* Passage shown *
☆ ☆ ☆ ☆
April 12, 2008Paolo Ferrero was minister of social solidarity in the Prodi government. He describes to Hilary Wainwright the difficulties of achieving radical reform in the face of a weak coalition, social conservatism and the crisis besetting Italy’s weak political institutions.

What difficulties and obstacles were underestimated or came as a surprise to you on entering the Prodi coalition government?

The feeble majority was really unexpected. We were conscious that the centre right had significant social and cultural strength, since it also obtains significant working-class votes, so is often capable of dictating the political agenda. However, no one imagined that after five years of Berlusconi’s government there would be a substantial draw between the votes of the centre-right and those of the centre-left. The particularly complicated voting system played its part in making one of the two chambers, the Senate, ungovernable.
The structural weakness of the government favoured the political bribery of centre-oriented factions close to the influential organisations (in particular Confindustria, an association of the Italian industrial managers) and of the Catholic Church. This rendered even more difficult than we had imagined our initiative for the redistribution of wealth to the advantage of workers. Even those objectives that seemed, at first glance, relatively easier, such as the acknowledgement of the civil rights same-sex partners, were difficult to achieve.

The weakness of the centre-left coalitions is a faithful mirror of the strength of the social values of the right faction. This strength must be taken into consideration not only in drawing conclusions about Prodi’s government but also when redirecting our future policies. This does not mean that we have to automatically ``moderate’’ our intentions. However, it is important to keep in mind that the electorate is culturally more and more distant from the values of the left-wing parties.

We certainly overestimated the ability to mobilise political movements against even the most moderate policies of the Prodi government. Some positive connection was established, for example, with the mobilisation against the privatisation of the water. For the rest, there was a strong difficulty in connecting with both the most ``radical’’ movements (such as the one against the TAV in Susa Valley, or the one against the NATO base in Vincenza), which were ignored and criticised by the government, and with those of the ``moderate’’ actors (including the trade unions), which chose to negotiate and lobby largely without promoting demonstrations. The result was a scenario completely different from what the Partito della Rifondazione Communista (PRC) had foreseen, rendering its role in the government more difficult, and at times, isolated.
☆ ☆ ☆ ☆
* Exercise set *
1 – Answer these questions from the interview above, one line each:
(a) Which of the two chambers became ungovernable?
(b) What kind of organization is Confindustria?
(c) Which mobilization produced some positive connection?
2 – Using the interview above, explain why the initiative to redistribute wealth to workers' advantage proved harder than expected.
3 – Summarize the interview above in three sentences.
☆ ☆ ☆ ☆
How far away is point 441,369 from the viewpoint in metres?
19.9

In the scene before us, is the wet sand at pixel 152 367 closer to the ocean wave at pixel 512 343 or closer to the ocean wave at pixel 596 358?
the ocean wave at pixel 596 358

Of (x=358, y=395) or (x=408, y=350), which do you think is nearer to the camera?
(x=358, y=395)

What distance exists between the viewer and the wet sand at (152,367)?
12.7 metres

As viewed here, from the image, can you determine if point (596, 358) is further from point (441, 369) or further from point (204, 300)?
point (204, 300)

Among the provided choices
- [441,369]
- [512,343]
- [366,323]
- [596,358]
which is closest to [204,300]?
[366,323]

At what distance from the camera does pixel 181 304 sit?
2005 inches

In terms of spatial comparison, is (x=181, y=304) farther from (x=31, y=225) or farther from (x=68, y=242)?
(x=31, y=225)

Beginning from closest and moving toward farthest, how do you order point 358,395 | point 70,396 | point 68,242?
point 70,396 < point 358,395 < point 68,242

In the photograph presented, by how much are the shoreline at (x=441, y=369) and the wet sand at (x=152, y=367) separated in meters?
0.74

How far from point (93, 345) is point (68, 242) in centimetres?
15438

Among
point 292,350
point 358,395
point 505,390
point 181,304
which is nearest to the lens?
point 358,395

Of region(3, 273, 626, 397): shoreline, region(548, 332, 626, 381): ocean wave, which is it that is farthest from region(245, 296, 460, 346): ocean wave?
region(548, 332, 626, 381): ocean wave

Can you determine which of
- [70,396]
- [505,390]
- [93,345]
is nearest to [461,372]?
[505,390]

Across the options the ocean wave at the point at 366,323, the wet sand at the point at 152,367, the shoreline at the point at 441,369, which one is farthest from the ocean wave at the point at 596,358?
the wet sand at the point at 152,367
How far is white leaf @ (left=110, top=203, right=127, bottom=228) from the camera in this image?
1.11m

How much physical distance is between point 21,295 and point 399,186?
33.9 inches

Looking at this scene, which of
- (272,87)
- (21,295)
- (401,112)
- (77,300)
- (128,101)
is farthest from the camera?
☆ ☆ ☆ ☆
* Solutions per task *
1 –
(a) The Senate.
(b) An association of Italian industrial managers.
(c) The mobilization against the privatization of water.

2 – The government's structural weakness favored the political bribery of centrist factions close to influential organizations, particularly Confindustria and the Catholic Church. That made the redistribution initiative even more difficult than anticipated.

3 – Paolo Ferrero, minister of social solidarity in the Prodi government, says the coalition's feeble majority was unexpected, and the complicated voting system made the Senate ungovernable. This weakness favored the political bribery of centrist factions close to Confindustria and the Catholic Church, which made both wealth redistribution and civil rights for same-sex partners hard to achieve, and it mirrors the strength of the right's social values. He adds that they overestimated the ability to mobilize political movements, which left the PRC's role in government more difficult and at times isolated.